→ **Text shown**
☆ ☆ ☆ ☆ ☆ ☆ ☆

How do I efficiently search this hierarchical structure?

Question

I have a data structure that looks like this:

public class Node
{
     public string Code { get; set; }
     public string Description { get; set; }
     ...
     public List<Node> Children { get; set; }
}

I want to write a method that will return a specific node, given the specified Code. Normally I would just do a recursive walk through the hierarchy to find the node, but I'm concerned about performance. There will be several thousand nodes in the hierarchy, and this method will be called many, many times.

How do I structure this to make it faster? Can I use an existing data structure that perhaps performs a binary search on Code while retaining the hierarchical structure, without re-implementing some form of binary search myself?

Answer 1

Add all the nodes to dictionary with the code as key. (you can do it once), the look-up in dictionary is basically O(1).

void FillDictionary(Dictionary<string, Node> dictionary, Node node)
{
  if (dictionary.ContainsKey(node.Code))
    return;

  dictionary.Add(node.Code, node);

  foreach (Node child in node.Children)
    FillDictionary(dictionary, child)
}  

If you know the root, usage will be:

var dictionary = new Dictionary<string, Node>();
FillDictionary(dictionary, rootNode);

If you don't you can call the FillDictionary() method on all your nodes with the same dictionary.

Answer 2

Without any kind of comparison-based organization for Code, there's nothing you can do to prevent an O(n) walkthrough of the tree. However, if you build another data structure (either a Dictionary for O(1) access or List for O(log n) access) at the same time you're reading through your XML file to build the Node tree, you could build the additional structure to access quickly without much more overhead.

Answer 3

Store them in a Dictionary, this affords you O(1) lookup time.

var dict = new Dictionary<string, Node>();
dict.Add(n.Code, n);

Assuming n is a hydrated Node object. Then to get a particular node item you can do

var node = dict["CODEKEY"];

which will return your particular Node according to the provided key. You can even check the node exists using :

if (d.ContainsKey("CODEKEY"))
{
   //Do something
}

In order to know where the node was in the original collection you would need to add some sort of pointer hierarchy to your Node class so that it had knowledge of the previous node

Answer 4

Here's a full implementation of what I and others were talking about. Note that by having the index dictionary, you will use a bit more memory (only references to the nodes) in exchange for faster searches. I'm using events to dynamically update the index.

Edit: Added comments and fixed up a few things.

using System;
using System.Collections.Generic;
using System.Collections.ObjectModel;
using System.Reflection;

namespace ConsoleApplication1
{
    class Program
    {
        static void Main(string[] args)
        {
            // Create the root node for the tree
            MyNode rootNode = new MyNode { Code = "abc", Description = "abc node" };

            // Instantiate a new tree with the given root node.  string is the index key type, "Code" is the index property name
            var tree = new IndexedTree<MyNode, string>("Code", rootNode);

            // Add a child to the root node
            tree.Root.AddChild(new MyNode { Code = "def", Description = "def node" });

            MyNode newNode = new MyNode { Code = "foo", Description = "foo node" };

            // Add a child to the first child of root
            tree.Root.Children[0].AddChild(newNode);

            // Add a child to the previously added node
            newNode.AddChild(new MyNode { Code = "bar", Description = "bar node" });


            // Show the full tree
            Console.WriteLine("Root node tree:");
            PrintNodeTree(tree.Root, 0);

            Console.WriteLine();

            // Find the second level node
            MyNode foundNode = tree.FindNode("def");

            if (foundNode != null)

☆ ☆ ☆ ☆ ☆ ☆ ☆

→ **Data supplied**
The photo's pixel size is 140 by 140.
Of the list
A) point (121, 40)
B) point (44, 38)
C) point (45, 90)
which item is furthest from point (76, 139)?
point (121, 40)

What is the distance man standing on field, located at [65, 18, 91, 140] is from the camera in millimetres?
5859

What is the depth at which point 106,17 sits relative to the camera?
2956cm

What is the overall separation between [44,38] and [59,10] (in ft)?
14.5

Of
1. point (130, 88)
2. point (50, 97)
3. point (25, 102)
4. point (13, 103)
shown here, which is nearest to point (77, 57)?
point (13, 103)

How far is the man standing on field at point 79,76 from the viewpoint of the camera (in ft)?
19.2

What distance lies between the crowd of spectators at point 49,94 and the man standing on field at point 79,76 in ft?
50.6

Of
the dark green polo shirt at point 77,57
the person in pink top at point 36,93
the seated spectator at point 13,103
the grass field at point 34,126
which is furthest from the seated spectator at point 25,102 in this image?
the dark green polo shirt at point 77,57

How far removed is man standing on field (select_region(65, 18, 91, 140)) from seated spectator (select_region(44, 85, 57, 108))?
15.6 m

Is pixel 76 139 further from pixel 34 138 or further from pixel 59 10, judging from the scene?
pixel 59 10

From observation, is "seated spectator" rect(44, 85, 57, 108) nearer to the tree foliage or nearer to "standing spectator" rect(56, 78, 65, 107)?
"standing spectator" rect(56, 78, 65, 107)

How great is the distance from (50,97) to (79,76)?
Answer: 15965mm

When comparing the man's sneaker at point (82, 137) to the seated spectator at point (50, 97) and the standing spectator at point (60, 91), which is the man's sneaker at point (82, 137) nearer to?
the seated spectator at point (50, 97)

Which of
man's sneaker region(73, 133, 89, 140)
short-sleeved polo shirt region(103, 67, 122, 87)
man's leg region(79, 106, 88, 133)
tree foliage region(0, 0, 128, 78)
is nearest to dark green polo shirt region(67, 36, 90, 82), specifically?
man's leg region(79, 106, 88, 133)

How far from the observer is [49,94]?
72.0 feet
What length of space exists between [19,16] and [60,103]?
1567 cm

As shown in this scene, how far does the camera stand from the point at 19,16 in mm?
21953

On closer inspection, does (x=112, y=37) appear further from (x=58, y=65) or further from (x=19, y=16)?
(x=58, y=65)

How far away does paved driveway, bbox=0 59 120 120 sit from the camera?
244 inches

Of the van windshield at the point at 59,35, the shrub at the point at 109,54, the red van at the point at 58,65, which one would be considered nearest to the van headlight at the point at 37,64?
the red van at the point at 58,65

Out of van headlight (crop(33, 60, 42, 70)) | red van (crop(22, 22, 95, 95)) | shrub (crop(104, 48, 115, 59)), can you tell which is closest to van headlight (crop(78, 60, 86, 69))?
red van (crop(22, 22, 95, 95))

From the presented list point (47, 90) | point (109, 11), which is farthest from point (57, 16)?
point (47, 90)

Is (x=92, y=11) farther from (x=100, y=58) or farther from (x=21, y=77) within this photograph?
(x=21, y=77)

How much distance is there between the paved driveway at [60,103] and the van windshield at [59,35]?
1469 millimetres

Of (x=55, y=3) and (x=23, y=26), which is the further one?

☆ ☆ ☆ ☆ ☆ ☆ ☆

→ **Stated problem A**
Translate this sentence from the thread on searching a node hierarchy into Spanish: "There will be several thousand nodes in the hierarchy, and this method will be called many, many times."
→ **Stated problem B**
Answer these from the thread on searching a node hierarchy:
(i) According to Answer 1, what is the lookup cost in a dictionary?
(ii) In Answer 2, what access time is given for a List?
(iii) What does the author of Answer 4 use to update the index dynamically?
→ **Stated problem C**
Reproduce the passage of the thread on searching a node hierarchy starting at "FillDictionary(dictionary, child)" and ending at "much more overhead.".
Answer using only the thread on searching a node hierarchy, not the data.

→ **Right answer A**
Habrá varios miles de nodos en la jerarquía, y este método se llamará muchas, muchas veces.

→ **Right answer B**
(i) Basically O(1).
(ii) O(log n).
(iii) Events.

→ **Right answer C**
FillDictionary(dictionary, child)
}  

If you know the root, usage will be:

var dictionary = new Dictionary<string, Node>();
FillDictionary(dictionary, rootNode);

If you don't you can call the FillDictionary() method on all your nodes with the same dictionary.

Answer 2

Without any kind of comparison-based organization for Code, there's nothing you can do to prevent an O(n) walkthrough of the tree. However, if you build another data structure (either a Dictionary for O(1) access or List for O(log n) access) at the same time you're reading through your XML file to build the Node tree, you could build the additional structure to access quickly without much more overhead.